-- begin Passage --

Declaration

Should variables be explicitly declared?

TL; DR: We're using explicit declarations for now. See Decision at end.

In Java and C, you have to declare every variable. This means that every variable has an explicit scope. This in turn means that when you mention a variable, it can be resolved unambiguously to a declaration. This guarantees a good property, which we elevate to the status of a design principle:

When I cut-and-paste a function off the internet into some context, the context does not affect its meaning, except via the values of any captured variables.

In Go, you have to declare every variable, but the water is muddied by "short variable declarations" which use the ":=" syntax. An assignment using ":=" is sugar for a declaration with some restrictions removed, so it's still basically a design based on explicit declarations.

Python manages to satisfy the design principle without explicit declarations by means of interpreting any assignment to a variable in a function (or at the top level) as a declaration at the start of that function. In-place modification (e.g. using += behaves like an assignment, i.e. it can result in an implicit declaration. In order to assign to a variable in an outer function, you have to explicitly declare it "nonlocal" to the inner function. The effect is to suppress the implicit declaration. "nonlocal" only works in Python 3.

Javascript has explicit variable declarations for local variables. If you assign to a variable without declaring it, then it is interpreted as a global variable, and is implicitly declared if necessary http://docstore.mik.ua/orelly/webprog/jscript/ch04_02.htm. We don't like this.

In functional languages, every assignment is a declaration, because mutation, if allowed at all, uses a different syntax :=. We have decided that assignment will use the same syntax =, so this design is not available to us.

Some languages (Java, Python, functional languages, Go) statically detect and disallow reads from uninitialised variables. In Python, the detection (deliberately) only works for local variables. The detection relies on the design principle above.

Other kinds of declarations


Variables are not the only things that get declared. Other examples include function arguments and fields of structs. There's also a need to specify the constness of "new" blocks.

The const and var keywords are useful in these cases, and will probably therefore exist in the language whatever design is used for variables.

This file only discusses declarations of variables.

Discussion


So it's Python versus the world, plus another model which admits both Python-style implicit declarations and also C/Java-style explicit declarations.

In any design satisfying the design principle, it is necessary to be able to identify variable declarations locally. This means:

You have to have "nonlocal" (or similar) if you have implicit declarations.

This is true even if you have explicit declarations too. BTW, we have agreed that "nonlocal" would be spelt "outer" in Welly if it were included at all.

The strength of a design based on implicit declarations is that it avoids a lot of mentions of "var" or "const" (in Welly terms). This benefits the reader because there's less to read. It benefits the writer because they don't have to decide up front whether a variable is var or const. This avoids a distraction, and also makes the code less brittle.

-- end Passage --
-- begin Dataset extract --

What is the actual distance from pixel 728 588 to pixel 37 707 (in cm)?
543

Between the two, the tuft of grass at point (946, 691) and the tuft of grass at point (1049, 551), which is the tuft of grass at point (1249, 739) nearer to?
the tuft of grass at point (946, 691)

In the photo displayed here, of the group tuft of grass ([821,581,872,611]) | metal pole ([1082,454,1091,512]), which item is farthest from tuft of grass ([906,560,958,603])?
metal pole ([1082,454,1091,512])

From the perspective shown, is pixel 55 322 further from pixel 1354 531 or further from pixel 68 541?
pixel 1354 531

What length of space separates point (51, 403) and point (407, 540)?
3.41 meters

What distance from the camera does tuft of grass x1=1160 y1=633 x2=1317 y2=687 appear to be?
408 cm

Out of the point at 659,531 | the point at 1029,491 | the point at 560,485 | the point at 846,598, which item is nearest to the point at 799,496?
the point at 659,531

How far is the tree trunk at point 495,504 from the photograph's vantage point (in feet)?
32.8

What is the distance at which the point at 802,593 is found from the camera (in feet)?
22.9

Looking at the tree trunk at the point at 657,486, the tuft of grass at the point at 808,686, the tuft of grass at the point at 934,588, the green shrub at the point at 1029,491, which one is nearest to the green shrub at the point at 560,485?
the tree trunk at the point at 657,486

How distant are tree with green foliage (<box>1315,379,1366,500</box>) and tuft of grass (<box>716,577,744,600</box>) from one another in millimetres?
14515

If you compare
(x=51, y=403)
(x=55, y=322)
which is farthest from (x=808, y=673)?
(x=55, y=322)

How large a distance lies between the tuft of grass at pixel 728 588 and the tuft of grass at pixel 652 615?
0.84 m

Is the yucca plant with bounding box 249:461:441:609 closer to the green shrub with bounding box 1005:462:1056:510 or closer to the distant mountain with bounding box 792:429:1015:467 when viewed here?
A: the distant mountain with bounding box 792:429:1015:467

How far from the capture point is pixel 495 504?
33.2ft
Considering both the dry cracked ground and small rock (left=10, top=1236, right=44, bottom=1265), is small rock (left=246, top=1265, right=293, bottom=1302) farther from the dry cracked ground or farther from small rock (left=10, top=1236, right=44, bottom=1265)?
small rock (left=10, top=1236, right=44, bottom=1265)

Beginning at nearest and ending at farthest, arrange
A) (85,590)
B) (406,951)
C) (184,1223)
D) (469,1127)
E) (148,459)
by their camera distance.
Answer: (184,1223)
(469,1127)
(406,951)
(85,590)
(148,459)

-- end Dataset extract --

Exercise brief: Copy word for word the section of the declarations passage from "The const and" up to and including "have implicit declarations.".

Answer for this exercise:
The const and var keywords are useful in these cases, and will probably therefore exist in the language whatever design is used for variables.

This file only discusses declarations of variables.

Discussion


So it's Python versus the world, plus another model which admits both Python-style implicit declarations and also C/Java-style explicit declarations.

In any design satisfying the design principle, it is necessary to be able to identify variable declarations locally. This means:

You have to have "nonlocal" (or similar) if you have implicit declarations.